Notable developments this month included new ASH guidelines to support earlier diagnosis of AL amyloidosis, FDA approvals expanding access to therapies for acquired fibrinogen deficiency and pediatric acquired thrombotic thrombocytopenic purpura, and the submission of a New Drug Application (NDA) for rusfertide in polycythemia vera. In addition, ASH leadership highlighted ongoing efforts to address funding facing the hematology community. Together, these updates reflect continued progress in precision diagnostics, rare disease management, and the future sustainability of hematology research and care.

Read below to catch up on the 6 hematology headlines you missed in January 2026.

Expert Perspective

ASH Addresses Funding, Career Development Gaps in Hematology, With President Robert Negrin, MD

HCPLive spoke with Robert Negrin, MD, the newly elected president of ASH, about the society’s initiatives to sustain hematology research, support early-career development, and address global challenges in clinical hematology.

Related: Looking Ahead to ASH’s 68th Meeting, With President Robert Negrin, MD

New Guidelines

KDIGO Releases New Guideline for Anemia in Chronic Kidney Disease

The 2026 KDIGO guideline update for the management of anemia in chronic kidney disease expands upon the prior 2012 guidance, with updated recommendations and practice points related to iron management, red blood cell (RBC) transfusions, and emerging therapies. The guideline incorporates new evidence intended to support individualized anemia management across the spectrum of CKD care.

ASH Releases New Clinical Practice Guidelines for Diagnosing AL Amyloidosis

Published on January 28, 2026, in Blood Advances, new clinical practice guidelines from ASH outline best practices to support clinicians in recognizing and diagnosing AL amyloidosis, a disease frequently missed or diagnosed late due to its heterogeneous presentation.

The panelists recommend blood and urine testing, including serum immunofixation, urine immunofixation, and serum free light chain assays, when clinical suspicion for AL amyloidosis exists. To confirm diagnosis, the panel supports the use of surrogate biopsies through combined bone marrow biopsy and abdominal fat pad sampling in most cases, while recognizing that target organ biopsies may be appropriate in select clinical scenarios.

FDA Updates

FDA Approves Caplacizuman-yhdp (Cavlivi) as First Pediatric aTTP Therapy

On January 5, 2026, the FDA approved caplacizumab-yhdp (Cablivi; Sanofi) for injection to treat pediatric patients aged ≥12 years with acquired thrombotic thrombocytopenic purpura, in combination with plasma exchange and immunosuppressive therapy. The decision builds upon caplacizumab’s initial 2019 approval for adults with aTTP.

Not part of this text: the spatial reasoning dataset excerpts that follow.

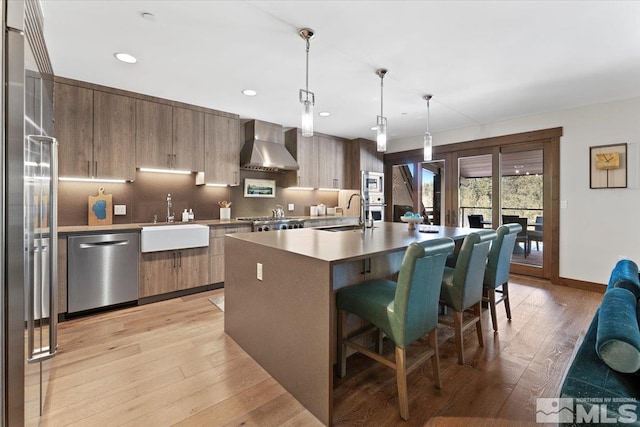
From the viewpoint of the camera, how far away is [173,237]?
3553 mm

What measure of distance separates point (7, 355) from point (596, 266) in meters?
5.73

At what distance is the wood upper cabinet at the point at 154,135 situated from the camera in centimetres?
364

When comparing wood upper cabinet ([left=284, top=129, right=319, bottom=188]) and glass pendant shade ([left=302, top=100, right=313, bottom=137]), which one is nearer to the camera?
glass pendant shade ([left=302, top=100, right=313, bottom=137])

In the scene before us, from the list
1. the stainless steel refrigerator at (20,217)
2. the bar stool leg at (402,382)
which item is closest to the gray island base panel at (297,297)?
the bar stool leg at (402,382)

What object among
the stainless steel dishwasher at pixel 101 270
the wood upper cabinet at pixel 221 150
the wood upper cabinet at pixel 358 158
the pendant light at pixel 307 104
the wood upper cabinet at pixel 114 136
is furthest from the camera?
the wood upper cabinet at pixel 358 158

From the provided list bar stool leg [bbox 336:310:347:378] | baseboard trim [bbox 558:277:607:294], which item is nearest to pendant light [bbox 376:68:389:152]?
bar stool leg [bbox 336:310:347:378]

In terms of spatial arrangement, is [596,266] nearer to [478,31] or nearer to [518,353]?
[518,353]

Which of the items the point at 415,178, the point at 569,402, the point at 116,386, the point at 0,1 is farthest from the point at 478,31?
the point at 415,178

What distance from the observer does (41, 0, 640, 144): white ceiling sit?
208 centimetres

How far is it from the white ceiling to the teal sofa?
2070 millimetres

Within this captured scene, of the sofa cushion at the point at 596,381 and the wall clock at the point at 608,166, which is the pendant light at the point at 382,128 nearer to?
the sofa cushion at the point at 596,381

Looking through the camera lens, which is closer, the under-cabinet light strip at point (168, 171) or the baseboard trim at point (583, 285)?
the under-cabinet light strip at point (168, 171)

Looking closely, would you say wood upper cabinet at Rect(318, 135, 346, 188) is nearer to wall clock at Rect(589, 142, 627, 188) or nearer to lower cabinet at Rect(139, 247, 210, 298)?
lower cabinet at Rect(139, 247, 210, 298)

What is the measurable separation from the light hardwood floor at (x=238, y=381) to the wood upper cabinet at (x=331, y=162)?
3.46 metres
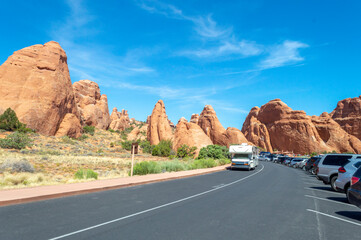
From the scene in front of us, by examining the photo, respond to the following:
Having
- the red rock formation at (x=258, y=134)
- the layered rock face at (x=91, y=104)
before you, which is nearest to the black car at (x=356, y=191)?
the layered rock face at (x=91, y=104)

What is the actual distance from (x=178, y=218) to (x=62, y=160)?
83.2 feet

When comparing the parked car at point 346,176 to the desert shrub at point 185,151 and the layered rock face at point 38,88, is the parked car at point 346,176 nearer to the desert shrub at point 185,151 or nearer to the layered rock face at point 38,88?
the desert shrub at point 185,151

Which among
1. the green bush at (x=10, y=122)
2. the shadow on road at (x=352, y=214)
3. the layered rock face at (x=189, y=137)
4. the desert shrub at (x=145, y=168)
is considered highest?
the green bush at (x=10, y=122)

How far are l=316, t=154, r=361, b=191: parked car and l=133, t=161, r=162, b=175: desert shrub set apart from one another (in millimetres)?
11875

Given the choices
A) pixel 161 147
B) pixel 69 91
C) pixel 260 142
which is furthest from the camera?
pixel 260 142

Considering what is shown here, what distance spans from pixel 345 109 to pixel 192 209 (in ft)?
344

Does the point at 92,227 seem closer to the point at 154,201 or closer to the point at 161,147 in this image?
the point at 154,201

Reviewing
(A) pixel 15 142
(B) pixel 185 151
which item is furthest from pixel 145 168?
(A) pixel 15 142

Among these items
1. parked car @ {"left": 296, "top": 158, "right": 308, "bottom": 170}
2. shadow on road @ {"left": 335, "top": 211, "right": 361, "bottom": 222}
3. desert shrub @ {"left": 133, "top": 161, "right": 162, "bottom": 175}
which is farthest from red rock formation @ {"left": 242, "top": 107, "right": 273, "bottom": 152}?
shadow on road @ {"left": 335, "top": 211, "right": 361, "bottom": 222}

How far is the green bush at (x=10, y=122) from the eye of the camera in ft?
142

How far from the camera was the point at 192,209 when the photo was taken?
799 cm

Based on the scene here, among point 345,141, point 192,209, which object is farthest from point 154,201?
point 345,141

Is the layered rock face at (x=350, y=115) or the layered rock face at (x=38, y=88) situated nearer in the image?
the layered rock face at (x=38, y=88)

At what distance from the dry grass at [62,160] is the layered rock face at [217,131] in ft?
92.7
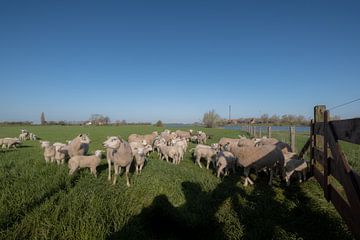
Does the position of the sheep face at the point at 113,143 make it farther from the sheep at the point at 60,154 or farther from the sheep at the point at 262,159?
the sheep at the point at 262,159

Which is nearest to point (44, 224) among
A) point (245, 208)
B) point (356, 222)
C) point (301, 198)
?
point (245, 208)

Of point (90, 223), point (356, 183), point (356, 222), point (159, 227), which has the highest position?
point (356, 183)

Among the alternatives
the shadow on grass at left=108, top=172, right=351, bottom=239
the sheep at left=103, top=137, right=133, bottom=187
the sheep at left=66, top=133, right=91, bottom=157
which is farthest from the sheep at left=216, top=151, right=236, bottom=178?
the sheep at left=66, top=133, right=91, bottom=157

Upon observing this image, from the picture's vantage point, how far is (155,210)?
6.05 metres

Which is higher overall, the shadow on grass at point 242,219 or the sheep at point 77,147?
the sheep at point 77,147

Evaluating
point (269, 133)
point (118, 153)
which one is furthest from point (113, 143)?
point (269, 133)

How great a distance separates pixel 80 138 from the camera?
1150cm

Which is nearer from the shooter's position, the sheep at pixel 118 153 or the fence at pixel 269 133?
the sheep at pixel 118 153

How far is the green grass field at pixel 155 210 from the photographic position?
4.76 m

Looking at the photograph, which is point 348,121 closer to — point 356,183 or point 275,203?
point 356,183

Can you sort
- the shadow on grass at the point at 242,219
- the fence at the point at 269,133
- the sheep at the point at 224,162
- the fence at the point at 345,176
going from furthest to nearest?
the fence at the point at 269,133
the sheep at the point at 224,162
the shadow on grass at the point at 242,219
the fence at the point at 345,176

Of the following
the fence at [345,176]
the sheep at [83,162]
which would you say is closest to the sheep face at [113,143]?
the sheep at [83,162]

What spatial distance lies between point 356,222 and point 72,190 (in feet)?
21.0

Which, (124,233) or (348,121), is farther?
(124,233)
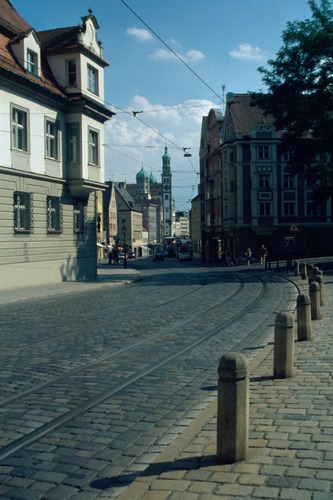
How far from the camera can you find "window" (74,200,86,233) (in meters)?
30.1

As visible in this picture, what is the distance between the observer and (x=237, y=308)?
16.1 m

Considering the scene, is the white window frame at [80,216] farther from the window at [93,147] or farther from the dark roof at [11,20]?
the dark roof at [11,20]

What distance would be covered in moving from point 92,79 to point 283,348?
25.6 metres

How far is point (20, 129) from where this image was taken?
971 inches

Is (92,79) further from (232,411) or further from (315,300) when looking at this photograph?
(232,411)

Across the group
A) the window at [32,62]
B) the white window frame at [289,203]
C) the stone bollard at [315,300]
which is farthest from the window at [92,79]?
the white window frame at [289,203]

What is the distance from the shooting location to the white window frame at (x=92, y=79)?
97.4ft

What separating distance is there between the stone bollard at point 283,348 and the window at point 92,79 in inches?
973

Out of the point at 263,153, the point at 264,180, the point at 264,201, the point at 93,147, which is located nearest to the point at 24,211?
the point at 93,147

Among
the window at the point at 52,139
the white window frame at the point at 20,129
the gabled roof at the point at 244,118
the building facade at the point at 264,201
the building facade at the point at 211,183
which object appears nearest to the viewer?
the white window frame at the point at 20,129

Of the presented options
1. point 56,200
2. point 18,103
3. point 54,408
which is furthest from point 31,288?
point 54,408

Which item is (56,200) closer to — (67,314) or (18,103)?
(18,103)

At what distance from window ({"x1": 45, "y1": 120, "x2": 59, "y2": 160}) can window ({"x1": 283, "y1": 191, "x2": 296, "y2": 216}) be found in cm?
3676

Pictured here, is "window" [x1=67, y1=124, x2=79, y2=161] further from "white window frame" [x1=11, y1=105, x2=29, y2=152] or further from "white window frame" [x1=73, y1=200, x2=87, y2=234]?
"white window frame" [x1=11, y1=105, x2=29, y2=152]
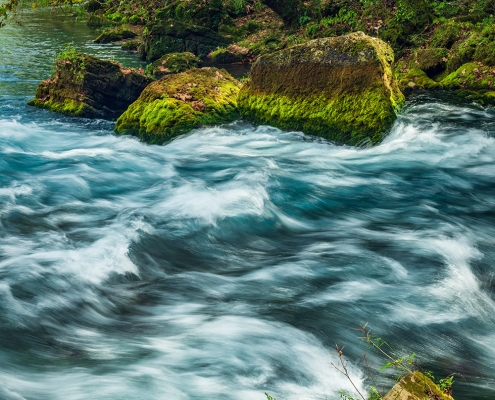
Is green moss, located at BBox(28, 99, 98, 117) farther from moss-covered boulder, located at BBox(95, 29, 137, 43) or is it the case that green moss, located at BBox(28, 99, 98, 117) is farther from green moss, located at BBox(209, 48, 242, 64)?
moss-covered boulder, located at BBox(95, 29, 137, 43)

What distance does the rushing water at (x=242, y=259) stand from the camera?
4414mm

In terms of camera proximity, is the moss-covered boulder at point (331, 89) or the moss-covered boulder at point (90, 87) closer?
the moss-covered boulder at point (331, 89)

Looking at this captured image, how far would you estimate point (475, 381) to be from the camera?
14.0 feet

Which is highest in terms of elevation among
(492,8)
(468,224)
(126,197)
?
(492,8)

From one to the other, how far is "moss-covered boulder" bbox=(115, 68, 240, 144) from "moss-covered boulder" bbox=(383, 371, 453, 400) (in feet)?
27.5

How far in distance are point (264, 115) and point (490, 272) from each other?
613 centimetres

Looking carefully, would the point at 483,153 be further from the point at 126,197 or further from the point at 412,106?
the point at 126,197

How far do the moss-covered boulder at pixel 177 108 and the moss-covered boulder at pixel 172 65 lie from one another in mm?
5782

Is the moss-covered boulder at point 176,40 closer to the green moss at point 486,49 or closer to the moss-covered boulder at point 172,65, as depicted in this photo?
the moss-covered boulder at point 172,65

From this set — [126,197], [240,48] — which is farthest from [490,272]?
[240,48]

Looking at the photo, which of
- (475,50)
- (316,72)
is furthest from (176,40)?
(316,72)

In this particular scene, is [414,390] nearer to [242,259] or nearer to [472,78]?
[242,259]

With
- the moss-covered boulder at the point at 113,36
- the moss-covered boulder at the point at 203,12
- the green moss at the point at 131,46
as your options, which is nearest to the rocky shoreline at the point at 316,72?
the moss-covered boulder at the point at 203,12

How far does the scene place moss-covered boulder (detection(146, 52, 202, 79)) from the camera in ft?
57.5
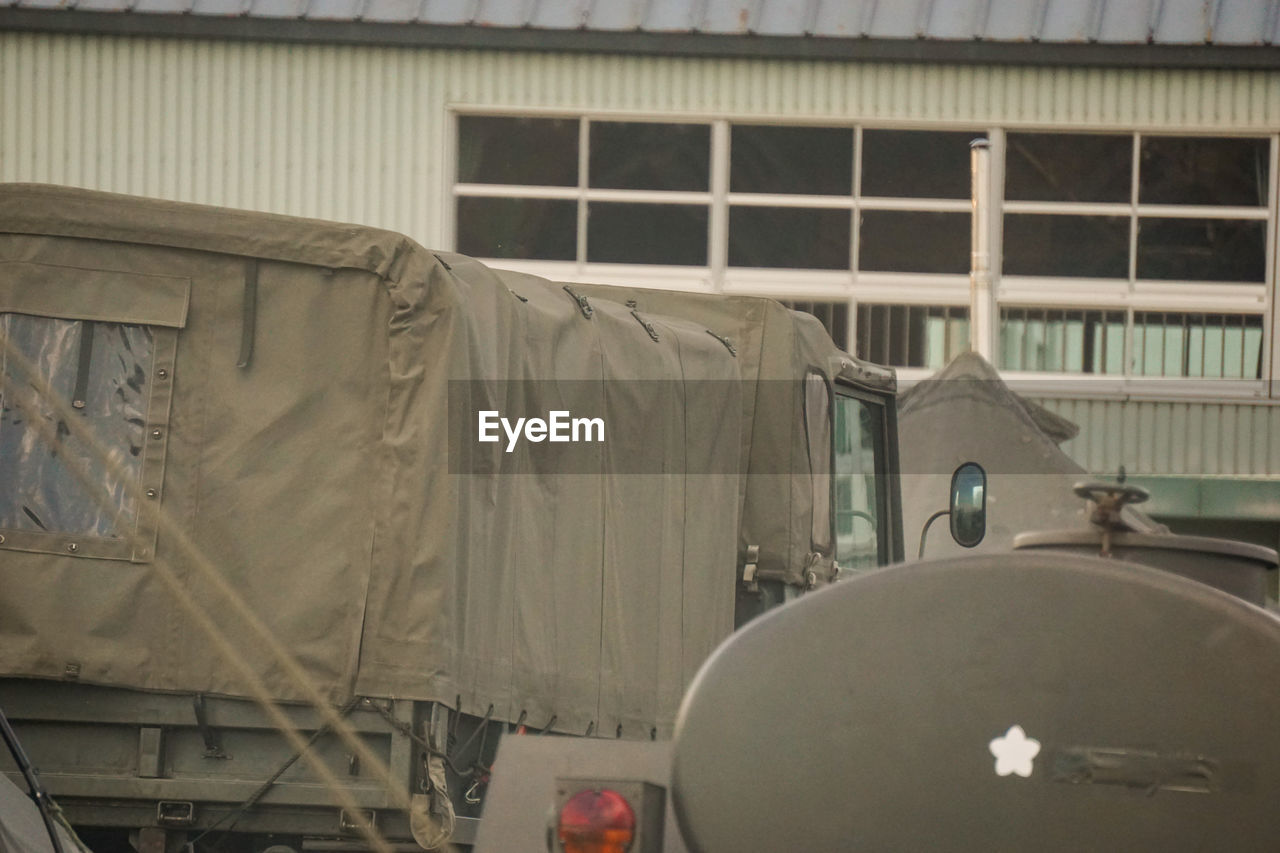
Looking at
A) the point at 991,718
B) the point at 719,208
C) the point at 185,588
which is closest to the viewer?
the point at 991,718

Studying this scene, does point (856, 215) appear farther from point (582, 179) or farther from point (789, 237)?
point (582, 179)

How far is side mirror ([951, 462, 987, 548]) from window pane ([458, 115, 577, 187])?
481 inches

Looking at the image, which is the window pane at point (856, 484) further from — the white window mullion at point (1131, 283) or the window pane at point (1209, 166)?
the window pane at point (1209, 166)

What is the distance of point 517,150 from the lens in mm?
18094

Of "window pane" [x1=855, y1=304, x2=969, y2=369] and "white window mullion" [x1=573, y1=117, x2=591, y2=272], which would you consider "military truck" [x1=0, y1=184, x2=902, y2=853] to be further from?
"window pane" [x1=855, y1=304, x2=969, y2=369]

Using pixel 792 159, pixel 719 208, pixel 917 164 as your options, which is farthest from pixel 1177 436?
pixel 719 208

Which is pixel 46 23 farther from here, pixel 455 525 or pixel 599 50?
pixel 455 525

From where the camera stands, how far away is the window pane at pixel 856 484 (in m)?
7.86

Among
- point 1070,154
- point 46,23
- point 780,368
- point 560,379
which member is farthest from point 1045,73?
point 560,379

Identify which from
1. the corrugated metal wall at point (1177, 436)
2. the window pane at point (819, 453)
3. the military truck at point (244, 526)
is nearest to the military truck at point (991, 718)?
the military truck at point (244, 526)

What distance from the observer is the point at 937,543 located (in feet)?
38.1

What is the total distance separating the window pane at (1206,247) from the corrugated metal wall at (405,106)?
3.42 ft

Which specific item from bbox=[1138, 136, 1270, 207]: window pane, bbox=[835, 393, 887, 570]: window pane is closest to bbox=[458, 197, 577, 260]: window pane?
bbox=[1138, 136, 1270, 207]: window pane
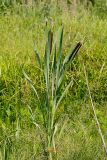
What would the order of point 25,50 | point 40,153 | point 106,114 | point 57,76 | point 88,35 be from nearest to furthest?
point 57,76
point 40,153
point 106,114
point 25,50
point 88,35

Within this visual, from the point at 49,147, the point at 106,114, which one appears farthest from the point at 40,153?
the point at 106,114

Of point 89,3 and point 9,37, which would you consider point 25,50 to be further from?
point 89,3

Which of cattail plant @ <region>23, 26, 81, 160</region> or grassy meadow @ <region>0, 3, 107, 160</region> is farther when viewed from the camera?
grassy meadow @ <region>0, 3, 107, 160</region>

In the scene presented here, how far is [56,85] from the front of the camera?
7.43 feet

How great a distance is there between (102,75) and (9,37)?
4.29 feet

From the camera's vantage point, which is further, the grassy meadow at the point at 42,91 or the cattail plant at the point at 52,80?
the grassy meadow at the point at 42,91

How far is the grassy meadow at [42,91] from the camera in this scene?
288 centimetres

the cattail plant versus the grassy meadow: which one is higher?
the cattail plant

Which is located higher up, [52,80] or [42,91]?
[52,80]

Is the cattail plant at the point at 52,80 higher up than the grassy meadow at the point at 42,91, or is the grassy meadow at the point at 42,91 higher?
the cattail plant at the point at 52,80

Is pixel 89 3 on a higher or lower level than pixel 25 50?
lower

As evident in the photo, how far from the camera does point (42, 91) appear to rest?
155 inches

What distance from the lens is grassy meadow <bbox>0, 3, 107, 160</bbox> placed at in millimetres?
2885

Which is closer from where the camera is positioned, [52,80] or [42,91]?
[52,80]
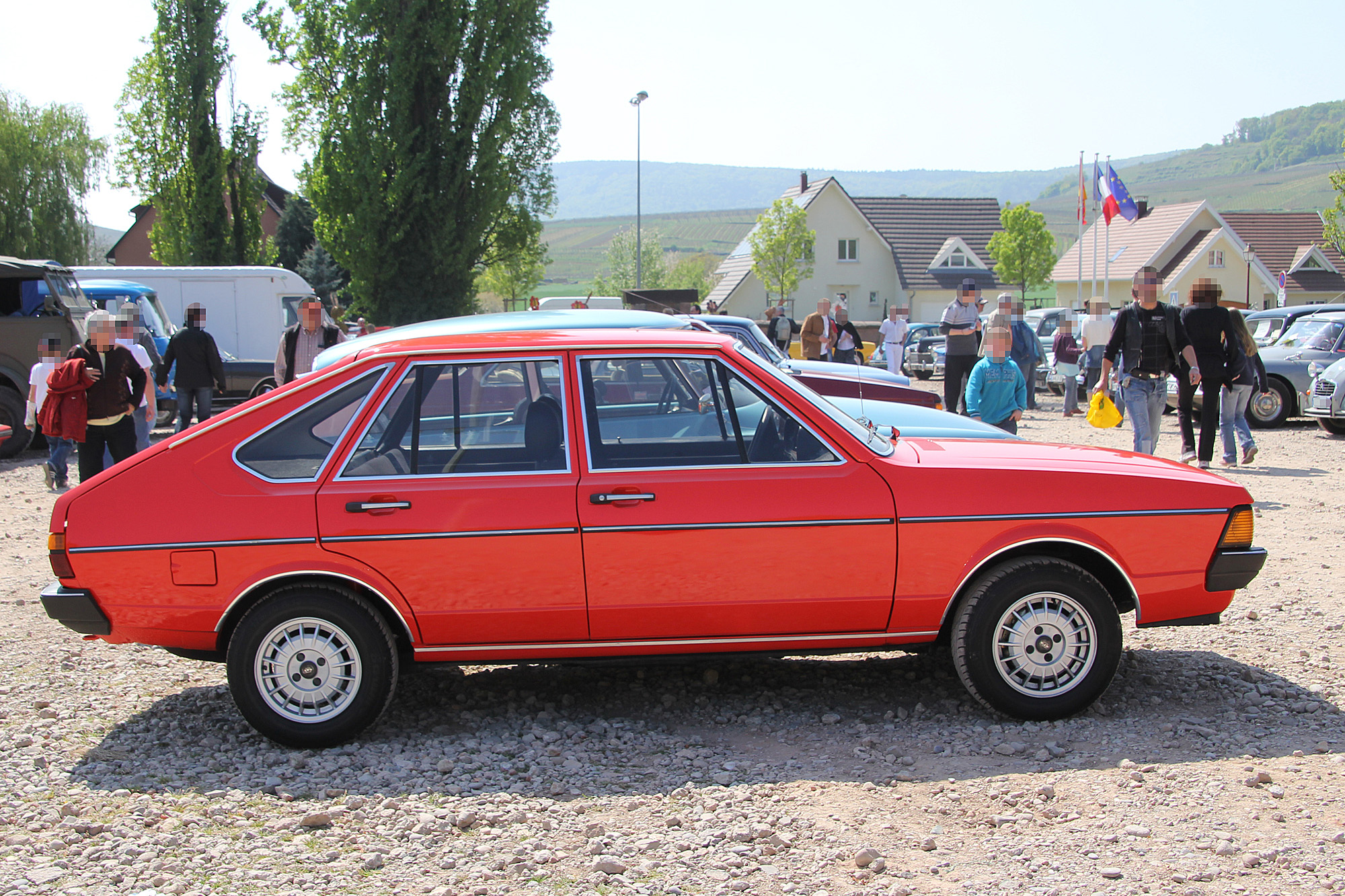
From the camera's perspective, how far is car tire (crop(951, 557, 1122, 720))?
14.8 ft

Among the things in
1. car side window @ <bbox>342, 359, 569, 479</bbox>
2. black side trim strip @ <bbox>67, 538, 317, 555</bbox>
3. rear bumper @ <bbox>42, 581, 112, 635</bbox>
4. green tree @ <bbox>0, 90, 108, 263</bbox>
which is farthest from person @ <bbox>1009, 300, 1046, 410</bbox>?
green tree @ <bbox>0, 90, 108, 263</bbox>

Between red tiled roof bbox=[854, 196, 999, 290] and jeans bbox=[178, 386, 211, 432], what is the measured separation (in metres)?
56.3

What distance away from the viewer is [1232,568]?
4.62m

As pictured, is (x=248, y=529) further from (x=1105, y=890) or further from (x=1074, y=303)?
(x=1074, y=303)

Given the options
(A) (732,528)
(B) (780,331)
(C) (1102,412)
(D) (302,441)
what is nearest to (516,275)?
(B) (780,331)

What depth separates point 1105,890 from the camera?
332 centimetres

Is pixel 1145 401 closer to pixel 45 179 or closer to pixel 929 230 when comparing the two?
pixel 45 179

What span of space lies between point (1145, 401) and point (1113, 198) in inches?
1193

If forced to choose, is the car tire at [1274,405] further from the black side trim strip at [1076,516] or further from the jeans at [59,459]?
the jeans at [59,459]

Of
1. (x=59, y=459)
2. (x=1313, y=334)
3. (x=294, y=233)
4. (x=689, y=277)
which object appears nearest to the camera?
(x=59, y=459)

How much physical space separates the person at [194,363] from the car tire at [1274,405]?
14.3 metres

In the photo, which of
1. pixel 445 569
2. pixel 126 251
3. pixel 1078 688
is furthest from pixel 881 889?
pixel 126 251

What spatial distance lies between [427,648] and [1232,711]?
3564 mm

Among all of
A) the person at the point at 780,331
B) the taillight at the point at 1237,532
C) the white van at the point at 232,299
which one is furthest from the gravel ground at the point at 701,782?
the white van at the point at 232,299
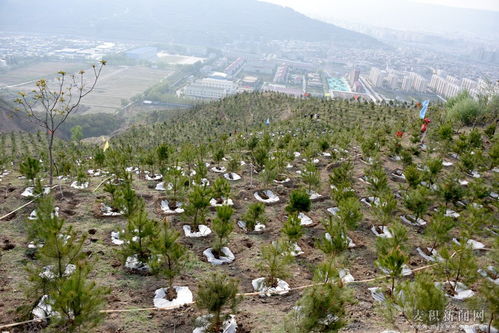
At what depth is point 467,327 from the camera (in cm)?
533

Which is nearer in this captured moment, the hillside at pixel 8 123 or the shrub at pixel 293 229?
the shrub at pixel 293 229

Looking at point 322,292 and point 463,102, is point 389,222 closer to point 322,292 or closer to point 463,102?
point 322,292

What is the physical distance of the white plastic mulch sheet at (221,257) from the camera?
7230mm

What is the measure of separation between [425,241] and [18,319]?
8.62 m

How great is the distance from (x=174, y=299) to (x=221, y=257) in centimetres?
167

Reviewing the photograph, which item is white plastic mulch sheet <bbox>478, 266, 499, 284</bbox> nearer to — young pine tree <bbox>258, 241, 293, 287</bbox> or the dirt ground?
the dirt ground

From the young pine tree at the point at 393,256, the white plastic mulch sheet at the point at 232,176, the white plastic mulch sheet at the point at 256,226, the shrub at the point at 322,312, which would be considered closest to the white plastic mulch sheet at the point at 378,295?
the young pine tree at the point at 393,256

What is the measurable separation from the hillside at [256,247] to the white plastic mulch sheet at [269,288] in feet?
0.10

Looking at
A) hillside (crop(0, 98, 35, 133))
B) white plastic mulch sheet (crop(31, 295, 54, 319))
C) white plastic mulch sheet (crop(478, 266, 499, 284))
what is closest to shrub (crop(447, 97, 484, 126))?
white plastic mulch sheet (crop(478, 266, 499, 284))

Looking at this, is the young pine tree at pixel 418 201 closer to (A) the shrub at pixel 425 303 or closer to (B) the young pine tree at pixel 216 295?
(A) the shrub at pixel 425 303

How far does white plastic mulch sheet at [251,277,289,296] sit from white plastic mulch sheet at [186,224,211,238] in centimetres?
218

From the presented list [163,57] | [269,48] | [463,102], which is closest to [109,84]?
[163,57]

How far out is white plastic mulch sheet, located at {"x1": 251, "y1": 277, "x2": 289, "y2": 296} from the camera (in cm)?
621

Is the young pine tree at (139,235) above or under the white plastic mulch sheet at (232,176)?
above
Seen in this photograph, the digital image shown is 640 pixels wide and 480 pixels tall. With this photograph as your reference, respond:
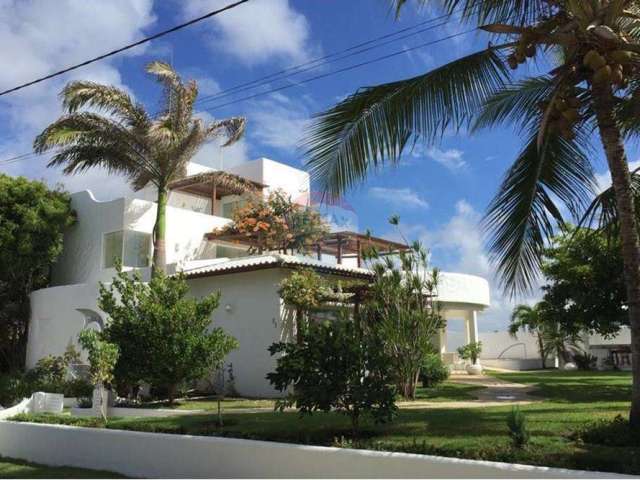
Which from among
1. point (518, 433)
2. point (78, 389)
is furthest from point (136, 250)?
point (518, 433)

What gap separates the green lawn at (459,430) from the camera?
654cm

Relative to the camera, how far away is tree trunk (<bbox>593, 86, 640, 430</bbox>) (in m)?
7.21

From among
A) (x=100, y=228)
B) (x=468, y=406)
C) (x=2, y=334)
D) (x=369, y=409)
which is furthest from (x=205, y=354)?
(x=2, y=334)

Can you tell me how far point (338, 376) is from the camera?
8258 millimetres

The approval was supported by efficacy data from a retrospective chart review of 30 patients aged 2–18 years, in which 80% achieved clinical remission. Notably, the decision makes caplacizumab the first FDA-approved therapy for pediatric aTTP.

FDA Approves 2-Gram Presentation of Fibryga for Acquired Fibrinogen Deficiency

On January 7, 2026, the FDA approved a 2-gram presentation of fibrinogen (human) lyophilized powder for reconstitution (Fibryga) for fibrinogen replacement in patients with acquired fibrinogen deficiency. Fibryga is the first and only virus-inactivated, human plasma–derived fibrinogen concentrate approved for this indication in the US.

Takeda and Protagonist Announce Submission of Rusfertide NDA for Polycythemia Vera

Takeda and Protagonist Therapeutics announced the submission of a new drug application to the FDA for rusfertide to treat adult patients with polycythemia vera. The submission is based on a positive 32-week primary analysis and 52-week results from VERIFY, a phase 3 study evaluating rusfertide in combination with standard of care. The ongoing trial will follow patients for up to 124 weeks.